Solar power and keg stands have one thing in common: Wal-Mart wants to profit from them.
In the race for commercial solar power, Wal-Mart is killing it. The company now has almost twice as much capacity as second-place Costco. A better comparison: Wal-Mart is converting more sun into energy than 38 U.S. states.
In the beer department, Wal-Mart recently decided alcohol was good business and vowed to double sales by 2016. The result: 500 reps from the alcohol industry converged on the Sam’s Club auditorium in Bentonville, Arkansas, for an “adult beverages summit” focused on Wal-Mart. “It’s even selling it in garden centers,” Bloomberg News’s Renee Dudley wrote in August.
With solar, will Wal-Mart have the same industry-focusing presence its had with booze? If small business is the heart of the U.S. economy, Wal-Mart is the gluteus maximus -- the power muscle. The company redefines global supply chains and crunches cost reductions in just about every area it touches. More than 80 publicly traded companies rely on Wal-Mart for 10 percent or more of their annual revenue, according to Bloomberg data.
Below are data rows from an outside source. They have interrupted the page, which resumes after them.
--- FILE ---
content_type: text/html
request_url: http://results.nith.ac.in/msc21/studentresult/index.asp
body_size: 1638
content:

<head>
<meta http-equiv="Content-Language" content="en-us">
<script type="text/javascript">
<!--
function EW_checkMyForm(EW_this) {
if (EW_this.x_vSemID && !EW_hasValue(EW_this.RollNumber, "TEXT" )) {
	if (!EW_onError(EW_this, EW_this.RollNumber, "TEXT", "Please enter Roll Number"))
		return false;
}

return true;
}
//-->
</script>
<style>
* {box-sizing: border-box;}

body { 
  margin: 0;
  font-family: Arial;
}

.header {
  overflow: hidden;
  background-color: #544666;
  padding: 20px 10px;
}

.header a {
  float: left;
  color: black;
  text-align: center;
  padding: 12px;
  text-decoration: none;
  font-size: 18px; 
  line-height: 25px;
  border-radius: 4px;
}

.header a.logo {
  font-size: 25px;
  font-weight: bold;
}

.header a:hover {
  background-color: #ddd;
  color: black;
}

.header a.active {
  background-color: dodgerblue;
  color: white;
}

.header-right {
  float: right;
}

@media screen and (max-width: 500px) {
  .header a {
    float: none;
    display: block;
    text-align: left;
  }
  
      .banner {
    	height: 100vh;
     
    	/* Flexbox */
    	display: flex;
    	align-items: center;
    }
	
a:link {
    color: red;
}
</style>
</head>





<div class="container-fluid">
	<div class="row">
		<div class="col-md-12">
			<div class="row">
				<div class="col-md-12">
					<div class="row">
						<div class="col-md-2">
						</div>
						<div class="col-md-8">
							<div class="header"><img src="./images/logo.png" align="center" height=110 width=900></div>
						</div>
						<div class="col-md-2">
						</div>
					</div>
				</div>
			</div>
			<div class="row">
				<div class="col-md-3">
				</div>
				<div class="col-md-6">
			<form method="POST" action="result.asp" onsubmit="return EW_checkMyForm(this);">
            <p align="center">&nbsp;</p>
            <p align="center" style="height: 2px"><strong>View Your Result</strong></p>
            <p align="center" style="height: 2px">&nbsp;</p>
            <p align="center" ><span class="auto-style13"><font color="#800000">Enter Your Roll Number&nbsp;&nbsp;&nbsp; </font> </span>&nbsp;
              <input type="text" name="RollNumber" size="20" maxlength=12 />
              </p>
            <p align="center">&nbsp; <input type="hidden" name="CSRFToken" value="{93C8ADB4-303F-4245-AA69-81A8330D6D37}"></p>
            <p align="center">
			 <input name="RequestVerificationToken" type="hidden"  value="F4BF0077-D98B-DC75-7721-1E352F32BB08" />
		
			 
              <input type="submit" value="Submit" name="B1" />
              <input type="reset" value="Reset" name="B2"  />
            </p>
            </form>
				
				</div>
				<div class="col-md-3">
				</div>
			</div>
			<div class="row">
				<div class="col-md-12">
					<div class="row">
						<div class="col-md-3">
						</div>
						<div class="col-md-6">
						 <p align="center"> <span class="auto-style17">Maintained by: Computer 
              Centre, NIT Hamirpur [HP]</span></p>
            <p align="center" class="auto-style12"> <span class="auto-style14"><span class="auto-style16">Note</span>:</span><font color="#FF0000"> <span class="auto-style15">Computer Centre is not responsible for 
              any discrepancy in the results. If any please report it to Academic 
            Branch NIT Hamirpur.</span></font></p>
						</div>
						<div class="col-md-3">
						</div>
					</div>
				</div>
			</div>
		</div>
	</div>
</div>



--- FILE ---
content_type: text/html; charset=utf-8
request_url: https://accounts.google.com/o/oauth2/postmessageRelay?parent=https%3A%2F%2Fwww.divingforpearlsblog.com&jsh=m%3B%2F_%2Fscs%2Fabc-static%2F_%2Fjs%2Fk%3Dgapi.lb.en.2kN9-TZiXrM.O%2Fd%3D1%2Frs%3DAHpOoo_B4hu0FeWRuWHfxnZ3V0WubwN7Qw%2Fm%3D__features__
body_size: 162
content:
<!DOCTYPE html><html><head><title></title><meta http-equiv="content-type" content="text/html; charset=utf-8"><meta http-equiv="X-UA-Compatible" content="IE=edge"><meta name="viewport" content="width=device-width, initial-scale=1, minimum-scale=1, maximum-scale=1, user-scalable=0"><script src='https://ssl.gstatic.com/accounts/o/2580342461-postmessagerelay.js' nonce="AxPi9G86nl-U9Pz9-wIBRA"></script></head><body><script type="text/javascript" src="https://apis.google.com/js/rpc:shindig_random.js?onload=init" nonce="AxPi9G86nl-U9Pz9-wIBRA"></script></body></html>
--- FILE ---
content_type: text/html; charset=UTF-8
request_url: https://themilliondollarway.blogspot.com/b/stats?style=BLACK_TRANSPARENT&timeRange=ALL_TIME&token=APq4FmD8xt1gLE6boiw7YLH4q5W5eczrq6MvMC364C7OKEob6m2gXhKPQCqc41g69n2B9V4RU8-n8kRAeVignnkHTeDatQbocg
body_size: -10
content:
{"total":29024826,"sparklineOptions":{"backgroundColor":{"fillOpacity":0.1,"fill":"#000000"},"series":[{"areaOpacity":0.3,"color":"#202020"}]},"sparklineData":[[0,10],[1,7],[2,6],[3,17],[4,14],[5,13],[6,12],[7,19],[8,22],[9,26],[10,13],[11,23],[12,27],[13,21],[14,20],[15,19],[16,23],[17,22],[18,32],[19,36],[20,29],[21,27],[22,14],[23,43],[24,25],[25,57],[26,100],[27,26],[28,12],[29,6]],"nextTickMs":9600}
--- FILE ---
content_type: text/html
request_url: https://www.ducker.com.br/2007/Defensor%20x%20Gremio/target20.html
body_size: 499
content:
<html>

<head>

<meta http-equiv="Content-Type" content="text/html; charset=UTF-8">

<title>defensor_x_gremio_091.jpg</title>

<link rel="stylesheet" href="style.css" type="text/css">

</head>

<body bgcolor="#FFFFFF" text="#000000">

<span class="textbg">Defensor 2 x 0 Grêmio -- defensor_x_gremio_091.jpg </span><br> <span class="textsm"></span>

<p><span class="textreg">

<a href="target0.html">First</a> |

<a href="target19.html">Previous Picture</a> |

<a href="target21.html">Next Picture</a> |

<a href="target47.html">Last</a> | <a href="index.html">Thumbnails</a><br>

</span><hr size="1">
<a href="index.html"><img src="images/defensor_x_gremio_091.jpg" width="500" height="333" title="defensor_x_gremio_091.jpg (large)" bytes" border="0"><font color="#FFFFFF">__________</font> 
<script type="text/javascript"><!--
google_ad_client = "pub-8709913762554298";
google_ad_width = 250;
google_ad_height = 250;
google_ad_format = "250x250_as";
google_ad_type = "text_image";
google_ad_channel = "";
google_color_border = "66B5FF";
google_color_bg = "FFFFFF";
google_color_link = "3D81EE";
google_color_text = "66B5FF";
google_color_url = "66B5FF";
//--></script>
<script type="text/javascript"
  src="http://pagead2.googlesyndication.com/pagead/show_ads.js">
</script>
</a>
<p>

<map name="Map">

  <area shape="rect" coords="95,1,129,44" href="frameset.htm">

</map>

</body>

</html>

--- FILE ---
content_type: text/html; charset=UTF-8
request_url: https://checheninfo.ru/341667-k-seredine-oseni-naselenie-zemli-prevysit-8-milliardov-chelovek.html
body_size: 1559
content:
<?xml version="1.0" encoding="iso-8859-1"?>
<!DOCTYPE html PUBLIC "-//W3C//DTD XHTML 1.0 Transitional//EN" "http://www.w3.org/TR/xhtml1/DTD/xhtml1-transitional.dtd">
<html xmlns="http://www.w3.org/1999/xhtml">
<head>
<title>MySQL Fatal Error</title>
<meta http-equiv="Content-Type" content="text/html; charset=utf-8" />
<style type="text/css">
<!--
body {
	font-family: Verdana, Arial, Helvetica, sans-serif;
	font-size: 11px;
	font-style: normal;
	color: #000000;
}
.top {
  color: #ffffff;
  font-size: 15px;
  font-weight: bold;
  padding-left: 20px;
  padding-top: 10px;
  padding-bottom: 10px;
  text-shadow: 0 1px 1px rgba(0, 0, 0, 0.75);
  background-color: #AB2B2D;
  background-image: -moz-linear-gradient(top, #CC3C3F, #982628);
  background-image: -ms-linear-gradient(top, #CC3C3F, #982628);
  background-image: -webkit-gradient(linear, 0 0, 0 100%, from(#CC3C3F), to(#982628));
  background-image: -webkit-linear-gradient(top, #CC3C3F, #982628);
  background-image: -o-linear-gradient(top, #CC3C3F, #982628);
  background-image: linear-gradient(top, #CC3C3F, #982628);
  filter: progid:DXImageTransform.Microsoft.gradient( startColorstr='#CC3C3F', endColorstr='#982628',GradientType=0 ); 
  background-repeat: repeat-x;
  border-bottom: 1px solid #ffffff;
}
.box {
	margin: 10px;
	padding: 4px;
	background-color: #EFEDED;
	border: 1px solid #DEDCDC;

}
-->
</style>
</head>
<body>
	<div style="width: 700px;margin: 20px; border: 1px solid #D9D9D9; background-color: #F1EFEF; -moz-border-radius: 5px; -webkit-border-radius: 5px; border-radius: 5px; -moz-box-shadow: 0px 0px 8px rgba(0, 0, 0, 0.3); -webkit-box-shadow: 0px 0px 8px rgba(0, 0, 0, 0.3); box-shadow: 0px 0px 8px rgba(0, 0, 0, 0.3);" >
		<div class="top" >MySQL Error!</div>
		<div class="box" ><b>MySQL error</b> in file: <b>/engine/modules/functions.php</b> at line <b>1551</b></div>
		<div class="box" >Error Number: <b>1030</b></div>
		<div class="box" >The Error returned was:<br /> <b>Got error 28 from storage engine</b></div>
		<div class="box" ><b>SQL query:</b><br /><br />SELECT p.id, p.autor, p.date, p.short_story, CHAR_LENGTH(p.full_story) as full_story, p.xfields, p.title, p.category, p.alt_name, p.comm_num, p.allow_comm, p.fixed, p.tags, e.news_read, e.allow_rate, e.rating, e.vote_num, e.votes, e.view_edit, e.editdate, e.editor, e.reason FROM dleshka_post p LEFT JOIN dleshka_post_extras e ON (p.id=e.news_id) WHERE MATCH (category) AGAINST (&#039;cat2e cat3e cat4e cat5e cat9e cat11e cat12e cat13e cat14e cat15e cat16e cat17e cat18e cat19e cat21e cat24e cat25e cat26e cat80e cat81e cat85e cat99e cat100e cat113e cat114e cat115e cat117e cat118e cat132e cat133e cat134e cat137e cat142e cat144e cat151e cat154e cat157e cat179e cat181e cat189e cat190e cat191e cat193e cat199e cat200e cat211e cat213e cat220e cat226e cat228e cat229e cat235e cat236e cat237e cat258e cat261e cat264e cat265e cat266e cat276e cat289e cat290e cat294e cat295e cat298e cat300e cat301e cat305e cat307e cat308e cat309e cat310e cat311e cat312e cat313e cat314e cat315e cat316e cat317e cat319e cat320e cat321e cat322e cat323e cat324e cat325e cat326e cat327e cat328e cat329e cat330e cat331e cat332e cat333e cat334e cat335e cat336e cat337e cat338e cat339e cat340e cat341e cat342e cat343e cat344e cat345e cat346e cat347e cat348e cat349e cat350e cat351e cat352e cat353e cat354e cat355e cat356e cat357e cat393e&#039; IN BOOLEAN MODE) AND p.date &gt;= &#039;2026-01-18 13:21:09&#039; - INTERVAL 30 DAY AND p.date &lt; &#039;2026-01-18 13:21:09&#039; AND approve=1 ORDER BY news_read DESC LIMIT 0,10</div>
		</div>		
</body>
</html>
“When we find something that works -- like solar -- we go big with it,” the company’s website proclaims.
When companies tout their solar street cred, it's generally not because they're actually plugging panels in themselves. Most of Wal-Mart's projects are done through what are called power-purchase agreements, where third-party developers install, own and operate the systems on Wal-Mart rooftops. Wal-Mart simply locks in cheap long-term rates to buy back the electricity and take the green credit.
After a 40 percent surge in installations through the second quarter, Wal-Mart now draws on 89 megawatts of capacity, according to a report last week by the Solar Energy Industries Association. That’s roughly enough to power 22,250 U.S. homes.
Even Wal-Mart has a lot more room to grow. According to the Environmental Protection Agency, green power accounts for just 4 percent of the company’s electricity use. IKEA, the world’s biggest home-furnishings retailer, is taking solar a step further. The Swedish company plans to begin selling solar-panel systems in its U.K. stores next year, with a standard 3.36-kilowatt system costing $9,200.
For companies that took a look at solar a few years ago and passed, it may be time to look again. Prices of panels have fallen 60 percent just since 2011, and the average price of an installed solar project has dropped 30 percent, according to industry data.
It’s still early days for solar. Wal-Mart produces more solar energy today than the entire country did in 1987, when Starship released the hit single, “Nothing’s Gonna Stop Us Now.” I’m not sure what exactly that says about Wal-Mart or the U.S. or 1980s pop music -- apart from showing that the landscape today is positively futuristic by comparison.
Buying solar and selling beer are two very different businesses. But when giants like Wal-Mart and Costco throw their weight into either, you can bet on a cheap buzz. I’ll drink to that.